I did some botanical dyeing late last year and actually dyed this yarn on Christmas Day. When I am enthused, there are no boundaries. The result was a set of five skeins of a sort of duck egg blue merino double knit. I was very pleased with them and have spent a good while working them up in to a variety of smaller items.
The first of these is now on yarnpond for testing. It was the result of a few evenings working away on short rows and combining one of my favourite stitch combinations, welt stitch, with a fisherman’s rib. I confess I used to hate any sort of ribbing but about 18 months ago, I did a day’s workshop on ‘continental knitting’ and haven’t looked back since. With continental knitting you hold your yarn in your left hand and pick the stitch through using your right hand – sort of crochet-esque.

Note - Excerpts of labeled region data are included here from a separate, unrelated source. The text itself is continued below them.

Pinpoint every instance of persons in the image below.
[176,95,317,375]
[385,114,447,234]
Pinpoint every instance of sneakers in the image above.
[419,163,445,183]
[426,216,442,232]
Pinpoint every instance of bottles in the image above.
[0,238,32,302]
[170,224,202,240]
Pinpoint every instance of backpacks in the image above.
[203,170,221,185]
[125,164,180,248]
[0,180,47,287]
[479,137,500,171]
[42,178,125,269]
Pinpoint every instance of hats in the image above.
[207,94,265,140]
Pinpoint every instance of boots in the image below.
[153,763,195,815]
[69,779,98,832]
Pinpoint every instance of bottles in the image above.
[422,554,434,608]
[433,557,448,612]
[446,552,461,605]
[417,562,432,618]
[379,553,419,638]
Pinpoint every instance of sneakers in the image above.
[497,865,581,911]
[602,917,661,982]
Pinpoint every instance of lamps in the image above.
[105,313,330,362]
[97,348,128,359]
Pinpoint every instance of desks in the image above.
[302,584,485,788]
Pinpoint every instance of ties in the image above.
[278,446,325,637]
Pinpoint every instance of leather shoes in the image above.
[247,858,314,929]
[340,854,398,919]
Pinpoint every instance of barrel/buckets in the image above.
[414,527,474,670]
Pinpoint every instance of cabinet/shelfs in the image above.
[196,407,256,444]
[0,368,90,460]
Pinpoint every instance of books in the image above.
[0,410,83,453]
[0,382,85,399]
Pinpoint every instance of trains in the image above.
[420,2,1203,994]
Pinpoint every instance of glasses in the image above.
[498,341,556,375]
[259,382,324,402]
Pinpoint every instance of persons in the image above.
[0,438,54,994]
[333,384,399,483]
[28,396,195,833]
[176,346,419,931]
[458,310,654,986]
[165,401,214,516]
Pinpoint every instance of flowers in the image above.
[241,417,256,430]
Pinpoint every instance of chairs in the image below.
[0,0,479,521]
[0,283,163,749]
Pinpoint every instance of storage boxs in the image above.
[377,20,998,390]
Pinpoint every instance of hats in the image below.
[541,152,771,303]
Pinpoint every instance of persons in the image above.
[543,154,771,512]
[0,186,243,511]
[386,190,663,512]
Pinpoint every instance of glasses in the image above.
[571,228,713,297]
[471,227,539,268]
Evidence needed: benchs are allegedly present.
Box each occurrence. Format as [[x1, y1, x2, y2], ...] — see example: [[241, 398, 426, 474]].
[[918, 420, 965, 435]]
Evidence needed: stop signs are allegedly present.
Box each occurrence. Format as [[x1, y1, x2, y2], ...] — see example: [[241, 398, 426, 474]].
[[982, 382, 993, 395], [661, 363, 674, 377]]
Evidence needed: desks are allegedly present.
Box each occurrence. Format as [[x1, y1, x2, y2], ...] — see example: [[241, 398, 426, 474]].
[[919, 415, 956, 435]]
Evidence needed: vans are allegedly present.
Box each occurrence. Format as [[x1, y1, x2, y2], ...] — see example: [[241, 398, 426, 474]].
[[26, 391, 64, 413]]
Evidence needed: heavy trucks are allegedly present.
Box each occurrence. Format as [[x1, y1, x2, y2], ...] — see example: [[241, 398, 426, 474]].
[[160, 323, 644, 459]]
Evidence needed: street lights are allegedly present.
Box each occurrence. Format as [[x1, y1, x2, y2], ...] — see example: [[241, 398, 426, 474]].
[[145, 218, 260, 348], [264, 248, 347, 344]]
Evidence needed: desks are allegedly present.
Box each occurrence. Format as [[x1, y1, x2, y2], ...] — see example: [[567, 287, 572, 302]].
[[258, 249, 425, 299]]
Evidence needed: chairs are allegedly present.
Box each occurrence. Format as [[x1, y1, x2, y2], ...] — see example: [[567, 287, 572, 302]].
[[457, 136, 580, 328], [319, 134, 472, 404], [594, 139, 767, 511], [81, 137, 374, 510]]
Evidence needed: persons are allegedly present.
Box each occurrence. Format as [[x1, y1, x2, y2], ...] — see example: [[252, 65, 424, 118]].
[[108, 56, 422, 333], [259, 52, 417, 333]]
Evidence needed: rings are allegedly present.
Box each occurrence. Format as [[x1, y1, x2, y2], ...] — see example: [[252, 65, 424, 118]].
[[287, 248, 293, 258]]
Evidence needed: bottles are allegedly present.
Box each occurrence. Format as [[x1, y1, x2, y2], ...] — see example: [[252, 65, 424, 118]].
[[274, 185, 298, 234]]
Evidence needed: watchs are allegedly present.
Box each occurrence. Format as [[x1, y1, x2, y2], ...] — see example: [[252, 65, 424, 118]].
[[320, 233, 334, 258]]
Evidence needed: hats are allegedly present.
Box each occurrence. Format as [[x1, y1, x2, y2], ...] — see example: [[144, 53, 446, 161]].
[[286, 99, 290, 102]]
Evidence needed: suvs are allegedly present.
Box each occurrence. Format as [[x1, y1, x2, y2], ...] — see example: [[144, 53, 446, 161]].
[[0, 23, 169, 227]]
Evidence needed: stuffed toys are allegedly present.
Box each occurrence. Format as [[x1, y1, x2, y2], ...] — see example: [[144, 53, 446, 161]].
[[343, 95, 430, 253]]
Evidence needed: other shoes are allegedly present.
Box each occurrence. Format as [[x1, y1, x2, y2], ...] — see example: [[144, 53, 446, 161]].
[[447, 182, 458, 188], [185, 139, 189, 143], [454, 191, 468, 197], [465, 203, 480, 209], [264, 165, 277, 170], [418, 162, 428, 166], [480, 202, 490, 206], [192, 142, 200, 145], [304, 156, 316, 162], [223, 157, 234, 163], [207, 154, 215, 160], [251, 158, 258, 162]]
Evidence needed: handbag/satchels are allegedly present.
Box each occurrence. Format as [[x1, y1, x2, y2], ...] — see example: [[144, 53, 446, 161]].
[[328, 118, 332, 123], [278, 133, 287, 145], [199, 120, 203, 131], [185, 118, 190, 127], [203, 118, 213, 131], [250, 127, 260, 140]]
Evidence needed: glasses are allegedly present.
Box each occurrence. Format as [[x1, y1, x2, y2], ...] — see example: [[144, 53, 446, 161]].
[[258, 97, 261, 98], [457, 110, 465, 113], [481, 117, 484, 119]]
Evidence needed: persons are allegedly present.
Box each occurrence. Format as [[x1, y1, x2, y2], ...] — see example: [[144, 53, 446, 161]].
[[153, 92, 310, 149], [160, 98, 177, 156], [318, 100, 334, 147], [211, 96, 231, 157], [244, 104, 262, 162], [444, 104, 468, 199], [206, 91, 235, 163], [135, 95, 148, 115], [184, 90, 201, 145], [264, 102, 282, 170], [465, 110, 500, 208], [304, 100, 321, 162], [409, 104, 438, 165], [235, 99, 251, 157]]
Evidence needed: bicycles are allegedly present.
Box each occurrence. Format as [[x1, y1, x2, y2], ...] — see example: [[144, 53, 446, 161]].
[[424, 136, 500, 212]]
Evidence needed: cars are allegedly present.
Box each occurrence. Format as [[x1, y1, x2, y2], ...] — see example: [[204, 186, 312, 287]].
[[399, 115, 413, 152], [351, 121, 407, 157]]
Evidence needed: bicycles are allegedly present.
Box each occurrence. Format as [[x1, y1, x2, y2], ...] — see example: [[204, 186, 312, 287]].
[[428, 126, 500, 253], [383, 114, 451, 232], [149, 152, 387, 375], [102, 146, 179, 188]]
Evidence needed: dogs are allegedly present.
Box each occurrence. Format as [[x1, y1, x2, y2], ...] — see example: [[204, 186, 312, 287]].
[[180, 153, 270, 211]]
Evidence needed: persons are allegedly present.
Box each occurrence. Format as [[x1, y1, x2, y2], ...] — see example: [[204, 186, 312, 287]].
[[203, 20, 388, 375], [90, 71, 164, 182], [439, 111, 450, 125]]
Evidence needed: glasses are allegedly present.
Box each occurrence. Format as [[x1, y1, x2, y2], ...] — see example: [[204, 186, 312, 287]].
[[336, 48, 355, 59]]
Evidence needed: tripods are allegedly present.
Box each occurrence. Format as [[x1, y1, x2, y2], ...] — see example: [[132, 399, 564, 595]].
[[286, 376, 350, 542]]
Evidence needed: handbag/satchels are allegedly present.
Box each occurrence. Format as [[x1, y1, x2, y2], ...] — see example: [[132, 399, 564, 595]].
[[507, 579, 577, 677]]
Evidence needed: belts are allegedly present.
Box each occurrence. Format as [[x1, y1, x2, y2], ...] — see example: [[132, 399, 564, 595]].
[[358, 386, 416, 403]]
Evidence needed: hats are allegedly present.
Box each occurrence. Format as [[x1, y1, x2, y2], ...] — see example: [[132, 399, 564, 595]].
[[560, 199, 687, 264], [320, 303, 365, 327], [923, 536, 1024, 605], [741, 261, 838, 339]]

I was taught to knit by ‘throwing’ that is holding the working yarn in your right hand and wrapping it round the needle. This was done using long needles with the right hand needle firmly tucked under your arm. This worked fine for me for a long time, till I started doing larger projects and long needles didn’t work and the work itself got heavier and heavier. Solution – circular needles. This was fine till I bought issue 4 of Laine magazine. In that there is a gorgeous fisherman’s rib long cardigan. I loved the look of it was there was no way I could have completed such a big project – all in k1, p1 rib – even if the k1 was k1b. I knew how continental knitting worked, so the theory was there, and could see that it was bound to be more efficient – no more of that backwards and forwards with the yarn or crucially, crossing it over between each stitch when ribbing. I did have a couple of attempts at doing it but it was just too difficult. Then I saw a local knit specialist, Gwen Wagner-Adair (https://www.instagram.com/petitchoufleur/) was offering a day’s workshop on continental knitting. This sounded perfect and in fact was perfect. Having to spend the day focused only on ‘getting it’ was the best thing I could have done. I’ve never looked back. I have also not made the Laine long rib Morginn cardigan either – but now I can whenever I want.
So with my new found delight and ability to work a rib without feeling that I’ve having to do twice the work, I started to experiment with fisherman’s rib and short rows. The result is the Ribble Cowl. Ribble is the name of the river that flows through my home town of Preston in Lancashire. It’s a beautiful river and I hope the cowl lives up to its name.